Monday, June 19, 2017

Incivility; words or deeds?

We are hearing a lot these days about the lack of civility in contemporary politics.

The context is usually about the incivility in our discourse.

I would suggest that we expand the conversation in Wisconsin beyond words to an assessment of actions.


Civil or uncivil to:


*  Tolerate long-standing nitrate and fecal contamination in rural drinking water?


*  Restrict voting rights and ballot box access through partisan law-making?


*  Mandate drug-tests on low-income Wisconsinites prior to their obtaining public assistance for which they quality, presuming their substance abuse, perhaps even with illegal drugs?

*  Help a mining company win legislative approval for a massive open-pit mine that would have dynamited, clear-cut and otherwise contaminated the Bad River watershed and the Bad River Ojibwe band's lands and water, and put into play their secret campaign funds, to boot?

*  Cut and limit food aid and other forms of assistance, and raise taxes, on some low-income Wisconsin residents.


* And, nationally, repeatedly work to throw 20-24 million Americans off their health insurance?

Civll or uncivil?

Reminds me of Woody Guthrie's observation about being robbed at gun point or by the words on a piece of paper.

Same difference, no?

Feel free to suggest others.


1 comment:

Man MKE said...

Jim, you have put your touch on something important, here.
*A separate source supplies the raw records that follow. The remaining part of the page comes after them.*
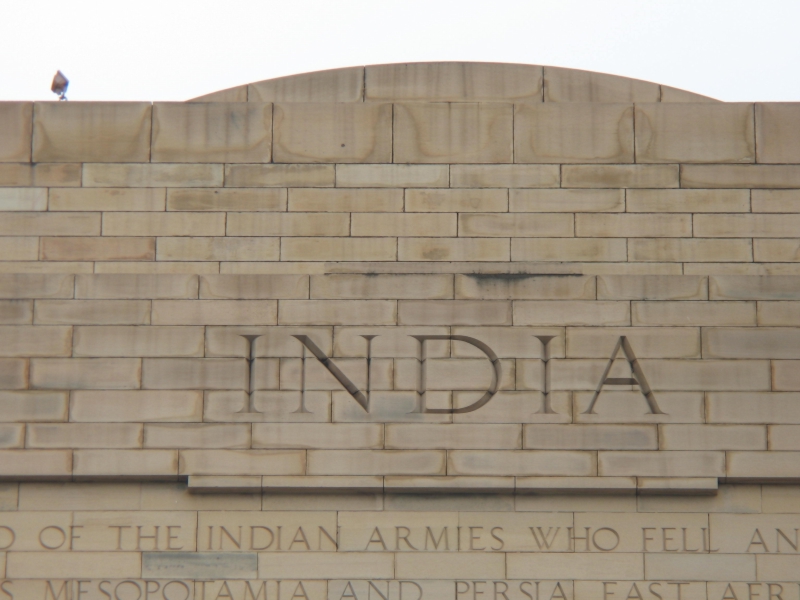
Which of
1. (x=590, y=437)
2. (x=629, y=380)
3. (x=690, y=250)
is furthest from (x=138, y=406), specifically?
(x=690, y=250)

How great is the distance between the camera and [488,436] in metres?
13.0

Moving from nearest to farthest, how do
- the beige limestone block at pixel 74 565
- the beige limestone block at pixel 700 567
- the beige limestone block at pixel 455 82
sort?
Answer: the beige limestone block at pixel 700 567, the beige limestone block at pixel 74 565, the beige limestone block at pixel 455 82

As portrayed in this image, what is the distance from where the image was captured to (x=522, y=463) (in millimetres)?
12953

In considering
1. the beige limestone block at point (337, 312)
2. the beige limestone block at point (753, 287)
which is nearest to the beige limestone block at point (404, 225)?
the beige limestone block at point (337, 312)

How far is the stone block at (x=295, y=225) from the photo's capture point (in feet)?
44.4

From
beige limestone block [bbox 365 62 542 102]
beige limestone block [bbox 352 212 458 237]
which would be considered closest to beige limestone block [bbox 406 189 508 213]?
beige limestone block [bbox 352 212 458 237]

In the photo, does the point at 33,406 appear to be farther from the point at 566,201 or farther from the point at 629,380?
the point at 629,380

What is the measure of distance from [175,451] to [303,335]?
1807 mm

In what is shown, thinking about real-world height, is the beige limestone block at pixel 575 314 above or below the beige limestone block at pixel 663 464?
above

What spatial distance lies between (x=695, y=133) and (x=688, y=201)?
0.80 metres

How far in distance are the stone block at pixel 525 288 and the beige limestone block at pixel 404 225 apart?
1.90ft

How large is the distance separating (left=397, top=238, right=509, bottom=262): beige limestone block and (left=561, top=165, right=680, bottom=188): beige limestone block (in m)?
1.07

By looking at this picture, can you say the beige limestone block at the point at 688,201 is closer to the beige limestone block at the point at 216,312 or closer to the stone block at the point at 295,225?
the stone block at the point at 295,225

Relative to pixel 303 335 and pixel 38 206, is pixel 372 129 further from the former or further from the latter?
pixel 38 206
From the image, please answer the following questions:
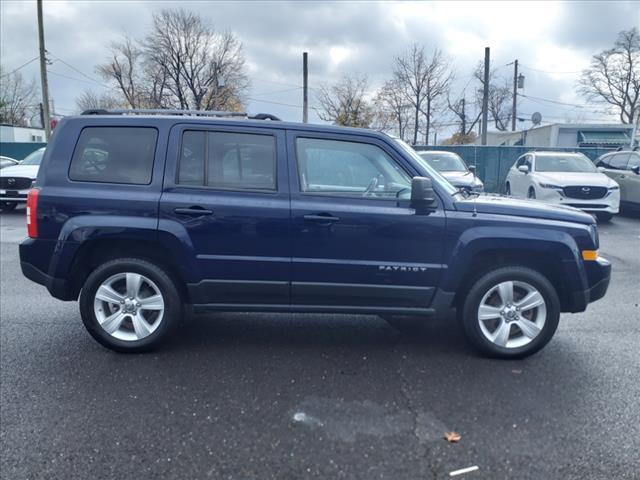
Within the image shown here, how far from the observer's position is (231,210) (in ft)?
12.6

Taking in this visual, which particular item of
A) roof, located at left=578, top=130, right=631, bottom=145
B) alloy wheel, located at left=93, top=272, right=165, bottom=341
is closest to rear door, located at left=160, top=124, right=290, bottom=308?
alloy wheel, located at left=93, top=272, right=165, bottom=341

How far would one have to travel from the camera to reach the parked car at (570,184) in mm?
11305

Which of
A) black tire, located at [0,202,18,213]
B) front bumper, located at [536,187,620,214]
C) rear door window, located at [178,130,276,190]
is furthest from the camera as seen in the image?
black tire, located at [0,202,18,213]

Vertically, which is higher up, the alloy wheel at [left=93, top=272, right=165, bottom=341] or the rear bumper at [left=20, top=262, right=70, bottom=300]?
the rear bumper at [left=20, top=262, right=70, bottom=300]

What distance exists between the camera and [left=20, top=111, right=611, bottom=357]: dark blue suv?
3.86 m

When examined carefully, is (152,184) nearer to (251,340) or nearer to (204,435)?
(251,340)

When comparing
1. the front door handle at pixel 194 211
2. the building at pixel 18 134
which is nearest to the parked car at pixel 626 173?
the front door handle at pixel 194 211

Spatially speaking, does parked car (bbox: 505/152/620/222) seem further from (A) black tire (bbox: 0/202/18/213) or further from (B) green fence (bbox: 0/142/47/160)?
(B) green fence (bbox: 0/142/47/160)

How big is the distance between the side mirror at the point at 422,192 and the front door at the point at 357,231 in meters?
0.10

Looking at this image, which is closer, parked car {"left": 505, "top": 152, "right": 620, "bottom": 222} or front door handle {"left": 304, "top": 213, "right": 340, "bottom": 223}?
front door handle {"left": 304, "top": 213, "right": 340, "bottom": 223}

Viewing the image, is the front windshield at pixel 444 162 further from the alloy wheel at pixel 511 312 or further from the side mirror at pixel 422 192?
the side mirror at pixel 422 192

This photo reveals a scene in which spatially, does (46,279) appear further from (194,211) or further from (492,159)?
(492,159)

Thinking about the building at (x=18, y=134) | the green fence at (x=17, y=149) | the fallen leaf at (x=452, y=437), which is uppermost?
the building at (x=18, y=134)

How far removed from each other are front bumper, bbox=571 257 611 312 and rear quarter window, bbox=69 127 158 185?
11.6 ft
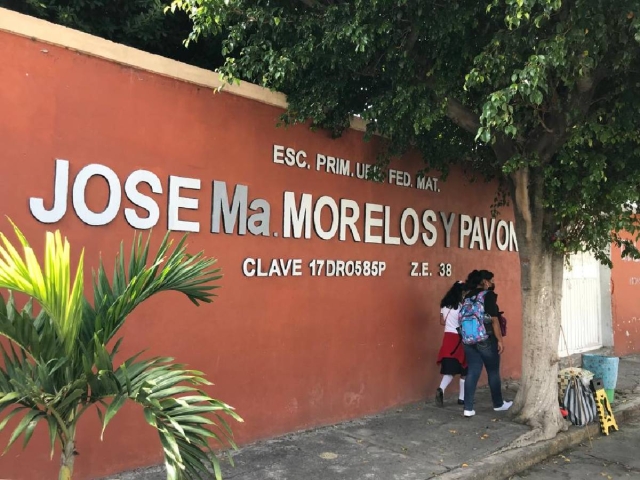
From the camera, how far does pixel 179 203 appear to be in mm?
4805

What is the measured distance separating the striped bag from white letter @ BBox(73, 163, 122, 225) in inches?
205

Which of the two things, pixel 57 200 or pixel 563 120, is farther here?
pixel 563 120

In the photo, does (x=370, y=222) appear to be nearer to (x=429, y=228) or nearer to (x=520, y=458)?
(x=429, y=228)

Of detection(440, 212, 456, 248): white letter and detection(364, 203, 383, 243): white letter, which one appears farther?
detection(440, 212, 456, 248): white letter

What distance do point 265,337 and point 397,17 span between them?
3.14 meters

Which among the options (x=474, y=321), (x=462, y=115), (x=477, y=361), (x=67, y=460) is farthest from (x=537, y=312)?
(x=67, y=460)

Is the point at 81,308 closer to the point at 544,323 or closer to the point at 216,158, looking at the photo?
the point at 216,158

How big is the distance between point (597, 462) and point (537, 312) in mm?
1561

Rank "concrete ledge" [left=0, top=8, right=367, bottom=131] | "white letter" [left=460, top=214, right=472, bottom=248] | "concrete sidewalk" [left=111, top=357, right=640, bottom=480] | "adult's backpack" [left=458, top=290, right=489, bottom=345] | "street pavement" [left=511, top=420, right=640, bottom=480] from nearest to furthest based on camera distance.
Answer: "concrete ledge" [left=0, top=8, right=367, bottom=131], "concrete sidewalk" [left=111, top=357, right=640, bottom=480], "street pavement" [left=511, top=420, right=640, bottom=480], "adult's backpack" [left=458, top=290, right=489, bottom=345], "white letter" [left=460, top=214, right=472, bottom=248]

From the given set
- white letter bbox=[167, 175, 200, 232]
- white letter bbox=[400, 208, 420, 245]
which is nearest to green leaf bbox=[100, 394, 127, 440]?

I tire of the often recurring Scott Walker explanation that his each succeeding policy atrocity is a "common-sense reform." That's his way of invoking a magic talisman against criticism. However, the Walkerish descriptives are often like Kellogg's Corn Pops, mostly air and not very nutritious. At most you get a brief sugar high, and then you're depressed.

The written word, speech, and even art must at times be uncivil as their makers seek to draw attention to the horrible policies, views, and deeds of others. Uncivil speech is protected speech, not to be lumped in with hate speech, libel, and slander.

Insisting that public speech always be nicey-nice is just a re-framing trap. "Respectful" and "polite" are not helpful on any figurative battlefield when the other side is lobbing heavy and often coarse rhetoric and more so instituting actually troublesome programs and policies. Incivility is especially warranted when aimed at poorly conceived ideas and bad deeds. It doesn't have to be about attacking a person -- although at some point, that, too, may be warranted, as is frequently the case with respect to No. 45.